# [TASKS AND EXERCISES]
a - According to the village article, how far is Simbargaon (Jainari) from Kokrajhar Town?
b - From the village article, pull out the passage that starts with "Village in Assam, India" and ends after "Population Census 2011.".
>> START SUPPLIED TEXT
- Bihu celebration in Simbargaon (Jainari)
- Country: India
- State: Assam
- District: Kokrajhar (BTR)

Government
- • Type: SIMBARGAON VCDC
- • Body: (Kokrajhar East Assembly constituency)

Area
- • Total: 297 km^{2} (115 sq mi)

Population (As 2011 census)
- • Total: 640
- Demonym: Boro-Rabas

Languages
- • Official: Boro-Assamese-Bengali
- Time zone: UTC+5:30 (IST)
- Postal code: 783370
- ISO 3166 code: IN-AS-16

= Simbargaon (Jainari) =

Village in Assam, India

Simbargon (Jainari) is a village located in Kokrajhar subdivision of Kokrajhar district in the Indian state of Assam. It sits 19km from Kokrajhar Town.
==Demographics==
Simbargaon village has a population of 640 of which 317 are males while 323 are females as per the Population Census 2011.

Children aged 0-6 number 57, or 8.91 % of the total. The average sex ratio is 1019, greater than Assam's state average of 958. The child sex ratiois 1036, higher than Assam's average of 962.
>> END SUPPLIED TEXT
>> START DATASET EXCERPTS
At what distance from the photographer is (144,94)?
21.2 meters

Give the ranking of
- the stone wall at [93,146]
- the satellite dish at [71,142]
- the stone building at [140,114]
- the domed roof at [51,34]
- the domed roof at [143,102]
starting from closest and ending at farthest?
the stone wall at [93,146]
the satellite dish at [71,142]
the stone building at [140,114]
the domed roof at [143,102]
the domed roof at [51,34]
>> END DATASET EXCERPTS
# [EXPECTED OUTPUTS]
a - 19 km

b -
Village in Assam, India

Simbargon (Jainari) is a village located in Kokrajhar subdivision of Kokrajhar district in the Indian state of Assam. It sits 19km from Kokrajhar Town.
==Demographics==
Simbargaon village has a population of 640 of which 317 are males while 323 are females as per the Population Census 2011.